Dalam surat dakwaan, diketahui bahwa tiga hari setelah percakapan tersebut, pada 26 Desember 2019, Harun meminta Saeful mengambil uang Rp 850 juta dari seorang bernama Patrick Gerard Masoko.
Uang itu kemudian dibagi ke Donny Tri Istiqomah, Agutiani Tio Fridellina, dan ditukarkan ke pecahan Dolar Singapura untuk nantinya diberikan ke Wahyu.
Di samping itu, jaksa mengungkap bahwa Hasto beberapa kali menjawab 'ok sip' dalam percakapannya dengan Saeful.
Salah satunya pada 3 Desember 2019 saat Saeful membicarakan pemecatan terhadap Riezky Aprilia, anggota DPR dari PDI-P yang hendak digantikan oleh Harun.
"Ini ada penyampaian oleh terdakwa kepada saksi, 'izin lapor mas, Donny berhasil nekuk kelompoknya Tuedi, jagoan kita menang di kongres, izin mas, terkait Pak Harun kata Donny kewenangan pemecatan Riezky tuh adanya dan sebagainya' ini maksudnya bagaimana ini?" tanya jaksa.
Hasto menjelaskan, pembicaraan itu membahas penetapan Harun sebagai anggota DPR dapat dilakukan dengan memecat Riezky.
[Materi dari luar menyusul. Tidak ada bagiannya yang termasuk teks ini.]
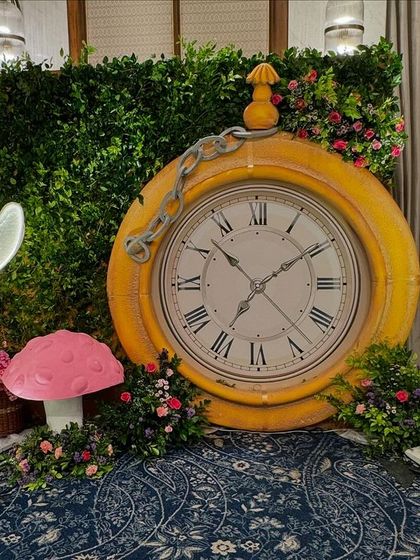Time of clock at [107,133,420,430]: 7:09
Namun, Hasto kembali menyebut jawaban 'ok sip' kepada Saeful saat itu menandakan ia tidak memberi atensi. "Sekali lagi saya hanya membaca dan tidak memberikan atensi maka saya jawab ok sip," kata Hasto.
Hasto mengenakan kemeja hitam dan bermasker saat memberikan kesaksian persidangan via telekonferensi video tersebut.
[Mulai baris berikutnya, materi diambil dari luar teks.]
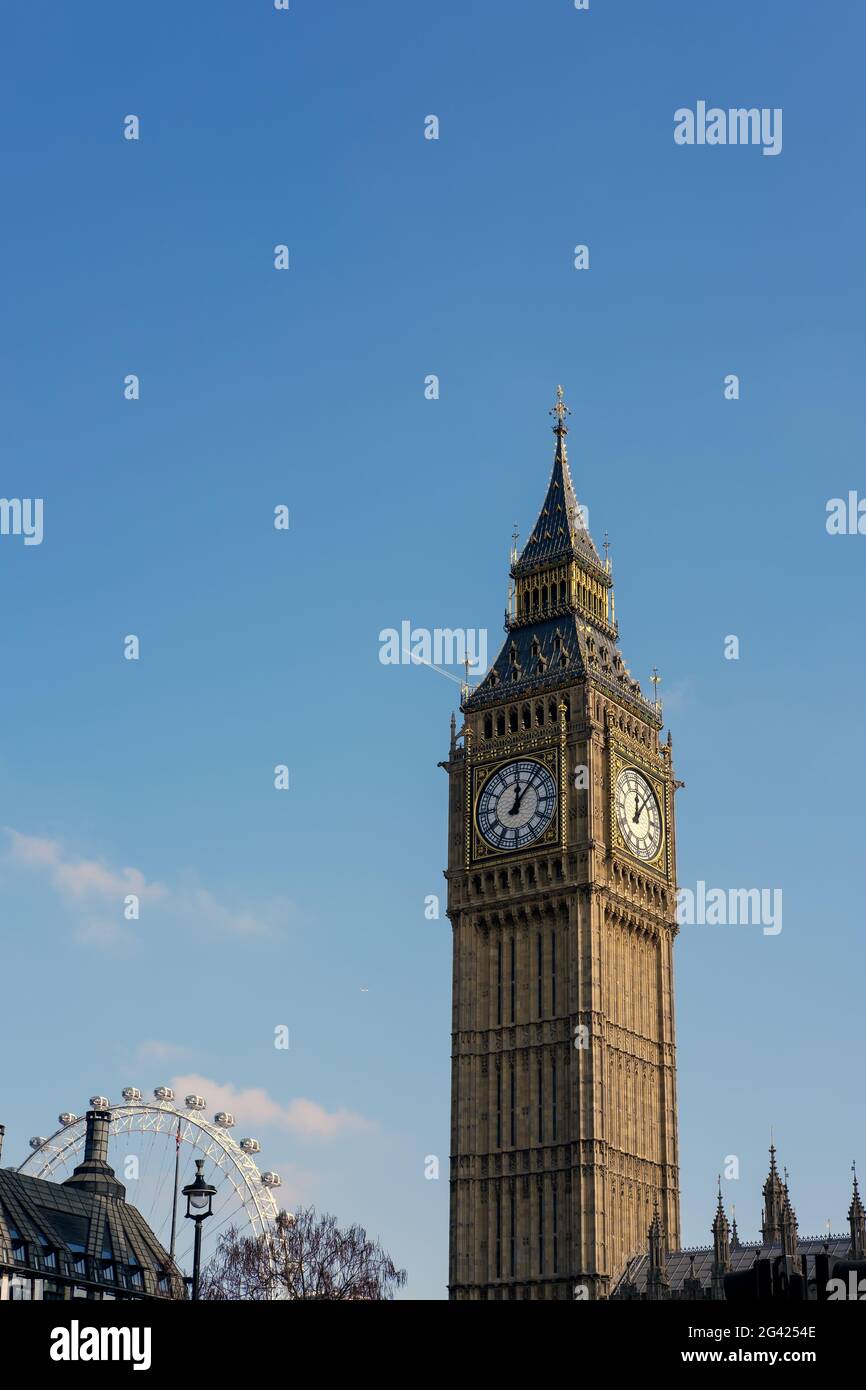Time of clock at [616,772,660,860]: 12:06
Setelah Hasto Kristiyanto memberikan kesaksian, jaksa KPK menghadirkan saksi lainnya, yakni sopir Saeful Bahri bernama Ilham Yulianto. Yang membedakan, saksi Ilham Yulianto memberikan kesaksian dengan hadir di ruang persidangan di Pengadilan Tipikor Jakarta.
Akui Temui Wahyu
Dalam persidangan, Hasto juga mengakui soal pertemuannya dengan komisioner KPU Wahyu Setiawan di kantor KPU, Jakarta, saat rekapitulasi suara Pemilu 2019.
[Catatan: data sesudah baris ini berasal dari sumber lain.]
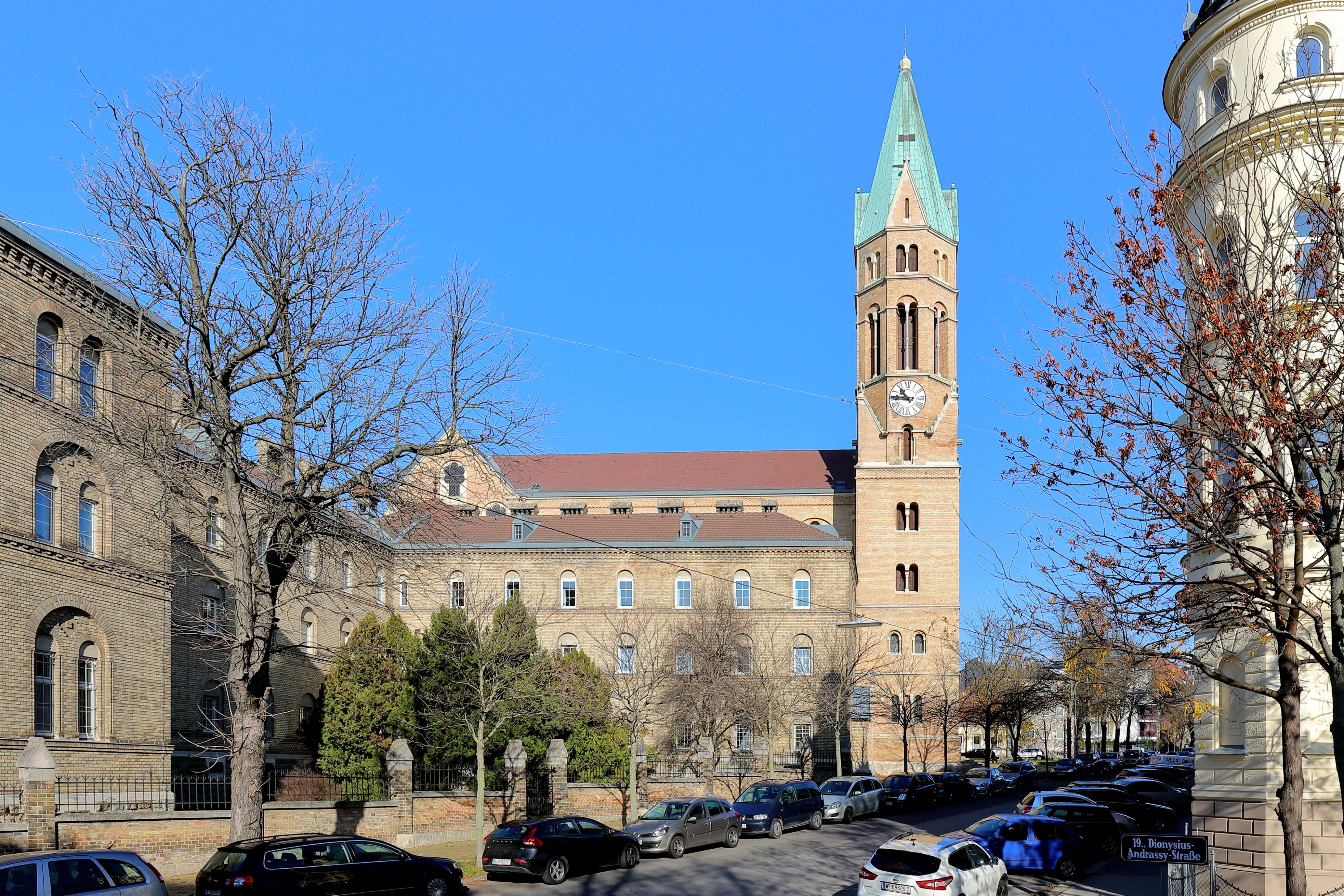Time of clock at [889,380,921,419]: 10:45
Namun, dia membantah dalam saat bertemu Wahyu itu membahas soal keinginan PDIP memasukkan caleg Harun Masiku sebagai PAW menggantikan caleg Nazaruddin Kiemas yang meninggal dunia. "Tidak pernah sampaikan hal tersebut pada Wahyu," ujar Hasto.
Hasto mengaku tidak mengenal dekat Wahyu Setiawan. Pertemuannya dengan Wahyu saat sebatas hubungan antara perwakilan partai politik dan penyelenggara pemilu.
"Saya tidak kenal secara pribadi. Kenal sebagai komisioner KPU melalui acara yang diselenggarakan KPU atas undangan KPU," kata Hasto, Kamis (16/4/2020).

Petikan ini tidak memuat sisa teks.